Liu Jo S.p.A.
- Company type: Public (S.p.A.)
- Industry: Fashion
- Founded: 1995; 31 years ago
- Headquarters: Carpi, Italy
- Key people: Marco Marchi Vannis Marchi
- Products: Clothing, watches, jewelry, shoes, fashion accessories, cosmetics
- Revenue: €368 million (2018)
- Number of employees: 868 (2018)
- Website: www.liujo.com

= Liu Jo =

Italian fashion company founded in 1995

Liu Jo (stylized as LIU•JO) is an Italian high fashion company founded by Marchi brothers in 1995 in Carpi, Italy. As of 2022, the company has 160 stores in Italy and another 200 located primarily in Europe.

==History==

Liu Jo was born as a small textile industry, and developed during the mid-1990s into a major Italian brand of pret-a-porter fashion. The name Liu Jo derives from the nicknames used by Marco Marchi (Jo) and one of his youth companions (Liu). The first launch of the Liu Jo and Liu Jeans collections on the Italian market were first distributed through the multi-brand channel and, later on the single-brand channel both on the domestic market and abroad.

In the next five years Liu Jo expanded its productions launching an Accessories collection of jewels and watches, a Baby collection for little girls, an Underwear and Beachwear collection as well as Homewear.
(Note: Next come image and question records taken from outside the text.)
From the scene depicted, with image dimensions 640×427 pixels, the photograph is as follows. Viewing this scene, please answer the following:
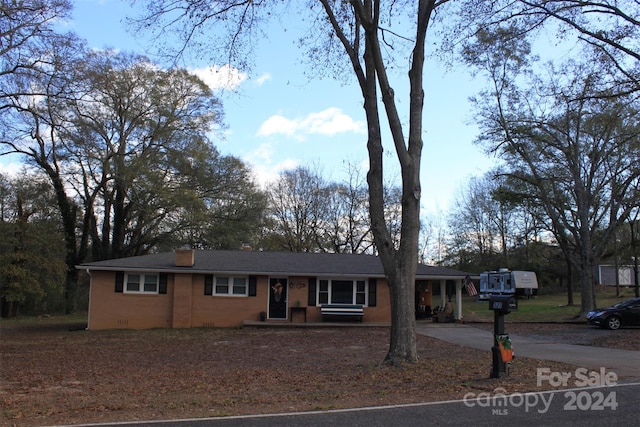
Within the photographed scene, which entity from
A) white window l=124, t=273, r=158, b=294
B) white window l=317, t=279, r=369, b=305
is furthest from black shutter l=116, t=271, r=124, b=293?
white window l=317, t=279, r=369, b=305

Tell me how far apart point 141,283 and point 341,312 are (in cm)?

Since 2008, Liu Jo has its own Shoes collection.

The Spring-summer 2011 collection advertising campaign features model Kate Moss.

In 2012, Liu Jo opened a 350 square meters flagship store in Milan. The shop has been realised by the Italian contract company L&S group.

In 2013, Liu Jo signed a licensure agreement with Marchon Eyewear to manufacture eyewear.

The Fall-winter 2014 collection advertising campaign features model Dree Hemingway.

Liu Jo collaborated in 2016 with Karlie Kloss and Jourdan Dunn followed in 2017 by Martha Hunt and Jasmine Tookes from spring-summer season, and Joan Smalls and Anna Mila Guyenz for autumn-winter season.

Liu Jo started to sponsor the Bologna football team in 2016, with the home hostesses wearing company's clothing for home league games. In the 2018–19 and 2019–20 seasons of Italian Serie A Championship, Liu Jo was the main sponsor of Bologna.

In March 2017, a corporate reorganization of the company was made, with brother Vannis leaving the board and remaining a shareholder with about 10%, while brother Marco remaining the controlling shareholder.

On 5 November 2019, the founder and creative director of Liu Jo, Marco Marchi, enters through a capital increase in Coin department store chain with 15%. Also in November 2019 Liu Jo acquires Blufin, the fashion house founded in Carpi by Anna Molinari and Gianpaolo Tarabini with the Blu Girl and Miss Blumarine brands, as part of an operation that leads to the birth of "Italian Excellence", a holding company aggregation of high-end brands. Anna Molinari will remain in the role of ambassador.